Oltraggio alla Catalogna
Ventiquattro luglio 1938: le truppe repubblicane cercano di impegnare i nazionalisti per distoglierli dall'agonizzante Catalogna. Scontri duri, che terminano con il ritiro delle prime al di là dell'Ebro. Siamo in Spagna, negli anni della guerra civile che ha portato al potere Francisco Franco. Ma siamo anche in una delle possibili ambientazioni proposte dal videogioco Shadows of War, appena uscito nel mercato iberico e già materia scottante di polemiche sul dubbio buon gusto di chi ha deciso di proporre svago nutrendosi dei tragici eventi di quegli anni.
Il gioco è strategico e propone, a scelta, il comando delle forze governative o delle truppe che con un colpo di Stato hanno portato al lungo periodo dittatoriale. Naturalmente, però, la storia può cambiare il suo corso e Franco può fallire. Le problematiche da affrontare includono, oltre alla scelta delle tattiche di guerra e guerriglia, la gestione di limitate risorse di truppe, di oro e di carburante.
Chi l'avrebbe mai detto che un mondo di pixel potesse scatenare un dibattito nazionale fra forze politiche di ogni schieramento, cariche di motivi per spaventarsi? Armi in spalla, elmetto in testa e spirito di avventura sono protagonisti di una serie di intrattenimenti videoludici in cui, a contarne il numero, ci si perde. Ma se di storia si tratta, può succedere che la levità del giocatore lasci improvvisamente il campo a un agguerritissimo scontro interpretativo. Ed è quello che sta succedendo al di là dei Pirenei da quando sugli scaffali dei rivenditori è apparso il titolo. Apparentemente innocuo, nasconde infatti - o quanto meno suscita - questioni morali di una storia non ancora assorbita, troppo vicina per essere guardata con occhi distaccati e troppo dolorosa per accettare che qualcheduno abbia voglia di vestire i panni delle truppe franchiste e farle vincere, ancora.
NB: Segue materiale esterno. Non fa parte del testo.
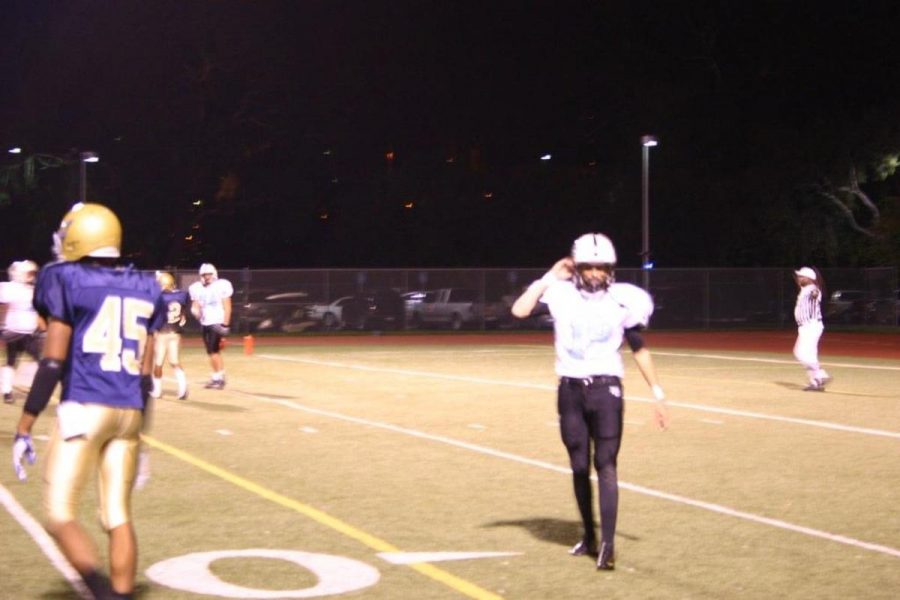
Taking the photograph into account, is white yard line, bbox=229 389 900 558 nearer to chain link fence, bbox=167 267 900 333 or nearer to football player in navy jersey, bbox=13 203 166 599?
football player in navy jersey, bbox=13 203 166 599

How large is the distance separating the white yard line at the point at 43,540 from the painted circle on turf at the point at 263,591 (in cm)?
43

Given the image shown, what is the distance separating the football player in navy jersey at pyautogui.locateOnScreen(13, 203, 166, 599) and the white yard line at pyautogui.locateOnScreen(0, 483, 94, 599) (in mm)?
864

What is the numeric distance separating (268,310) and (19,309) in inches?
1081

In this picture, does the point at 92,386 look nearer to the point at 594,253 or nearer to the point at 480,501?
the point at 594,253

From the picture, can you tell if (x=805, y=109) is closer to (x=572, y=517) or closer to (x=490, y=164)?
(x=490, y=164)

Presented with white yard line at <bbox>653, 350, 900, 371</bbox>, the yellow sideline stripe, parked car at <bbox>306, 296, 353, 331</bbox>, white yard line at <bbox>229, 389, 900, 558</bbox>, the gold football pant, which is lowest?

E di occhi distaccati, nella folla di polemiche esplose, se ne sono incontrati pochi. La questione l'ha inquadrata bene il New York Times parlando con esponenti di diversi blocchi politici e categorie sociali. Certo, nessuno batte ciglio per i tanti titoli che propongono scontri storici fra qualunque popolo della Terra. Persino della cruenta Seconda Guerra mondiale si parla a iosa. Trivialità, sangue, giustizieri sommari, stragi. Tutto vero, e, nel caso di Shadows of War, tutto rivisitato in un modo che, per quanto esso abbia la pretesa dell'imparzialità, offende. Non solo la parte politica che rappresenta con orgoglio coloro che credono nella liberazione dalla dittatura, ma anche quella degli avversari conservatori.
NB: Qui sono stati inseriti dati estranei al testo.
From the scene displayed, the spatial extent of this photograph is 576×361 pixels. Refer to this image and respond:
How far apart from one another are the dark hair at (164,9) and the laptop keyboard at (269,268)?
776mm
Da una parte, tocca i nervi di persone che ancora risentono della perdita dei propri cari. Carlota Leret, figlia di un combattente giustiziato dalle truppe franchiste, ha dichiarato: "Il gioco in questione non serve a ricostruire alcuna memoria storica, ma solo a banalizzare morte, tirannia e violenza". Dall'altra, coinvolge conservatori come Manuel Contreras, editorialista di Abc, che esprime sdegno per un argomento adatto solo a rendere più profondo lo strappo che spacca ancora in due la Spagna, alle prese con una rivisitazione storica avviata da Zapatero e dalle sue proposte di legge per il risarcimento delle vittime. Il Paese è diviso dalla memoria e respira un'aria grave: "A Barcellona, durante tutte quelle ultime settimane che trascorsi là, c'era una strana sensazione malevola nell'aria - un'atmosfera di sospetto, paura, incertezza e odio velato", scriveva Orwell in Omaggio alla Catalogna. Atmosfera risvegliata oggi da un curioso appuntamento con la storia. Curioso, sì, perché scaturito da quella che è stata definita "l'industria della memoria", a cui il settore videoludico si sta abbondantemente dedicando. Anche se parlarne - sostiene il creatore del videogioco Francisco Pérez - non può fare che bene alle nuove generazioni a cui le scuole non forniscono strumento alcuno per conoscere i fatti.
Se il passato può essere riscritto anche da un videogioco, è vero ciò che si vocifera a proposito dell'universo ludico, tanto vasto e integrato nel quotidiano da essere capace di cambiare la visione del mondo. Di certo è capace di avviare dibattiti. Come è successo in Italia nel 2004, all'uscita del titolo Il Rosso e il Nero, che nulla ha a che fare con Stendhal bensì con i colori politici di partigiani e fascisti. Il videogioco, ambientato nel 1943 fra le strade di Firenze, di Pavia e di altre città teatro di battaglie per la libertà dal regime, ha avviato uno scontro mediatico sulla possibilità di interpretare il Duce in persona.